You can migrate any “prevail” disks down to a lower priority array like the CCTV or secondary backup and keep them going a bit longer.

For future reference the error message for device unreadable Is that the pool will say “Degraded” and tell you which drive is out of action. Guidance here:

+1. This is no longer in the active maintenance train.

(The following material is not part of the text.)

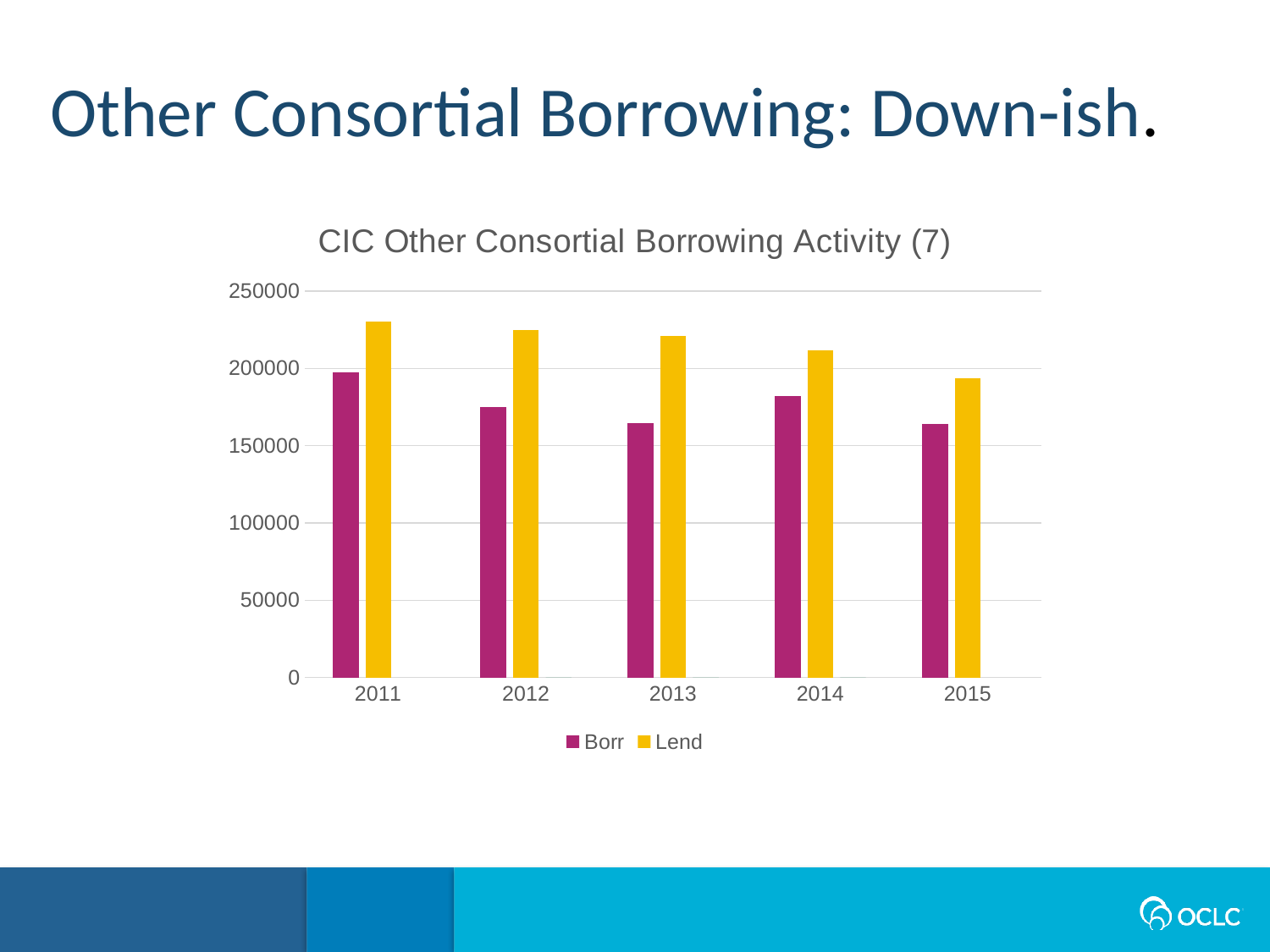
What kind of chart is shown on the slide? Bar chart Is the Lend value for 2015 greater or less than 200000? less How many years are shown on the x axis? 5 Is the Borr value for 2013 greater or less than 150000? greater Do the Lend values rise or fall from 2011 to 2015? Fall How many series does the legend list? 2 In 2013, which is larger, Borr or Lend? Lend Which is larger, the Borr value for 2011 or the Borr value for 2015? 2011 What is the title of the chart? CIC Other Consortial Borrowing Activity (7) Which year has the lowest Lend value? 2015 Is the Lend value for 2011 greater or less than 200000? greater Which year has the highest Borr value? 2011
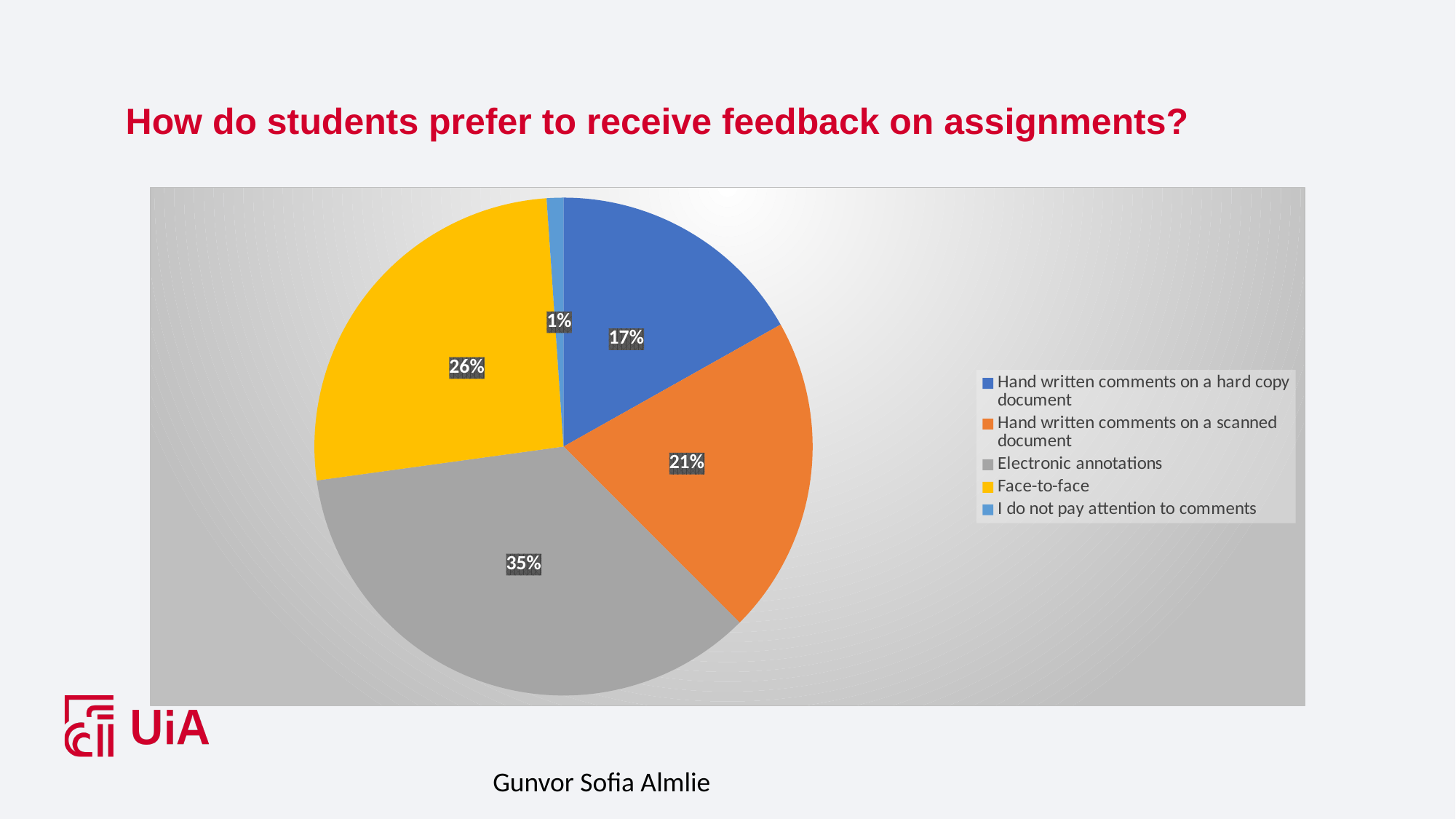
How many categories does the pie chart have? 5 What is the difference in percentage points between electronic annotations and face-to-face? 9 Which feedback option has the largest share of the pie? Electronic annotations What kind of chart is shown on the slide? pie chart Which colour represents face-to-face in the pie chart? yellow What share of students prefer hand written comments on a scanned document? 21% What share of students say they do not pay attention to comments? 1% Which feedback option has the smallest share of the pie? I do not pay attention to comments Which is larger: the share for hand written comments on a scanned document or the share for hand written comments on a hard copy document? Hand written comments on a scanned document What share of students prefer hand written comments on a hard copy document? 17% What share of students prefer face-to-face feedback? 26% What share of students prefer electronic annotations? 35%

Backup and upgrade to 11.3. it is stable.

Trooper_ish · February 21, 2020, 8:21am

Can OP export the pool, then re-import using /diskidfor more meaningful name?

I was thinking of the Linux way of using /dev/disk/by-id but the internet’s says maybe?

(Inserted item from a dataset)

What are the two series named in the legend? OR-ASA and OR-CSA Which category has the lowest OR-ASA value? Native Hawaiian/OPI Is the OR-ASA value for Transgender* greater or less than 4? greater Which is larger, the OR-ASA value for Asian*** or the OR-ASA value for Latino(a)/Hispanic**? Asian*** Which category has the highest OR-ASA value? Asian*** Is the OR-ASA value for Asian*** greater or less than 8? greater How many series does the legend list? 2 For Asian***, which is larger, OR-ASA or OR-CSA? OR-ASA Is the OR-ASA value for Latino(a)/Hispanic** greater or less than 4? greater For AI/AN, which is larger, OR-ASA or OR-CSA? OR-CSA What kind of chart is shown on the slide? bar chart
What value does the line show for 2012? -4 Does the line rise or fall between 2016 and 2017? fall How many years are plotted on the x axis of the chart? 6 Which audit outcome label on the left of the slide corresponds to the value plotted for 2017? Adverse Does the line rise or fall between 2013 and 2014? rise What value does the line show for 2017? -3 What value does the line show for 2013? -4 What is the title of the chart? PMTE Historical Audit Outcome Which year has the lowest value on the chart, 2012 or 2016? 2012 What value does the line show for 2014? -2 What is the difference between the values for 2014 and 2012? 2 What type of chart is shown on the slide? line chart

Shukaze · February 21, 2020, 10:22am

I’ve had a similar situation and all it was is just a bad SATA cable, easy fix.

freqlabs · February 21, 2020, 12:56pm

The error is coming from SMART not ZFS as I understand it.

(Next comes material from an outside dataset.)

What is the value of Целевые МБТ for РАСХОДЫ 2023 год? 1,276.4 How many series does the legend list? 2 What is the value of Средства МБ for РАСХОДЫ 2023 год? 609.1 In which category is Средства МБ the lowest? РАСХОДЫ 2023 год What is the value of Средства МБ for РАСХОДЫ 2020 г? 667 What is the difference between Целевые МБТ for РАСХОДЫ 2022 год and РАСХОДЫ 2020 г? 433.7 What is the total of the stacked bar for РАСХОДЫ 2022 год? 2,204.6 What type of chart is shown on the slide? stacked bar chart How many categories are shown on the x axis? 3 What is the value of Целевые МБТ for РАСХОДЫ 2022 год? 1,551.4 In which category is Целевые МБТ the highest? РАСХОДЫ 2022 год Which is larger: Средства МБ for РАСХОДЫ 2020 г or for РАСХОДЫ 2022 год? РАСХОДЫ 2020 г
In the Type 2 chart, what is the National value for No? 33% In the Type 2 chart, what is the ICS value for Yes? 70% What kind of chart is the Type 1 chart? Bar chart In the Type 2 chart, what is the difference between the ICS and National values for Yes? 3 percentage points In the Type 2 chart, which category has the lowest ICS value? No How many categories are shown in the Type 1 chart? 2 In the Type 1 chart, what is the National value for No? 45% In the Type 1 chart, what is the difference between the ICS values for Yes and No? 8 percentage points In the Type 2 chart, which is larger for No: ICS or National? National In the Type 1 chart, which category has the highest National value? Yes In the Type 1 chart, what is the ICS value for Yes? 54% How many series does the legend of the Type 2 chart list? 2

Airstripone · February 21, 2020, 3:38pm

That is a ZFS error message, standard alert solved with regular pool scrubs or drive replacement

Smart errors are a little more dramatic.

Edit: this is not accurate - ignore

freqlabs · February 21, 2020, 3:46pm

I just checked, that’s definitely an error message in smartd:

github.com

smartmontools/smartmontools/blob/151ab7e65253165d96c2a15c0463df415ab8925c/smartmontools/smartd.cpp#L3534


  PrintOut(LOG_CRIT, "Device: %s, failed to read SMART Attribute Data\n", name);
  MailWarning(cfg, state, 6, "Device: %s, failed to read SMART Attribute Data", name);
  state.must_write = true;
}
else {
  reset_warning_mail(cfg, state, 6, "read SMART Attribute Data worked again");


  // look for current or offline pending sectors
  if (cfg.curr_pending_id)
    check_pending(cfg, state, cfg.curr_pending_id, cfg.curr_pending_incr, curval, 10,
                  (!cfg.curr_pending_incr ? "Currently unreadable (pending) sectors"
                                          : "Total unreadable (pending) sectors"    ));


  if (cfg.offl_pending_id)
    check_pending(cfg, state, cfg.offl_pending_id, cfg.offl_pending_incr, curval, 11,
                  (!cfg.offl_pending_incr ? "Offline uncorrectable sectors"
                                          : "Total offline uncorrectable sectors"));


  // check temperature limits
  if (cfg.tempdiff || cfg.tempinfo || cfg.tempcrit)
    CheckTemperature(cfg, state, ata_return_temperature_value(&curval, cfg.attribute_defs), 0);

Hostile · February 21, 2020, 4:31pm

Yes, it is a SMART error and not a ZFS error. I know that this drive might be fine for years to come and I’m not gonna throw it away. I’ll just use it as a tertiary backup. I won’t take the chance of it screwing with my zpool and that’s why I’m replacing it. It could die tomorrow or last another 20 years, but why risk it.

disarrayer · February 21, 2020, 6:31pm

That is really not enough. Is it very hot in there? Lots of vibrations? Brown-outs? Or do you have power managment enabled so HDDs power down when not used?

Nevertheless: contact HGST with that screenshot. If they’re in a good mood, they might actually replace it.

Hostile · February 21, 2020, 7:18pm

It’s a well ventilated case with rubber mounts for the HDD trays. The system is connected to a UPS so it’s well protected all around.

Hostile · February 21, 2020, 7:25pm

The product isn’t even listed on their website:

https://www.westerndigital.com/support.hgst.data-center-drives

Mine is a “HGST Deskstar NAS H3IKNAS600012872SN (0S03839)”

disarrayer · February 21, 2020, 7:47pm

Even stranger. I mean; shit happens, but this is way too low…

Might be a Model that was not ported to the new DB when WD faded out the brand. Still: Try it. Heard some good things about their handling of stuff like that. Maybe you at least get a discount. Worth a mail, don’t you think?

Hostile · February 21, 2020, 8:11pm

Couldn’t hurt I suppose. I shot them an e-mail.

Hostile · February 22, 2020, 11:10pm

Interesting development. I used CCleaner’s Drive Wiper tool and did a advanced overwrite (3 passes). Took about 30 hours to finish, but after that, the smart error is gone.

Is that normal? I wonder if FreeNAS’s scrub function would have done the same.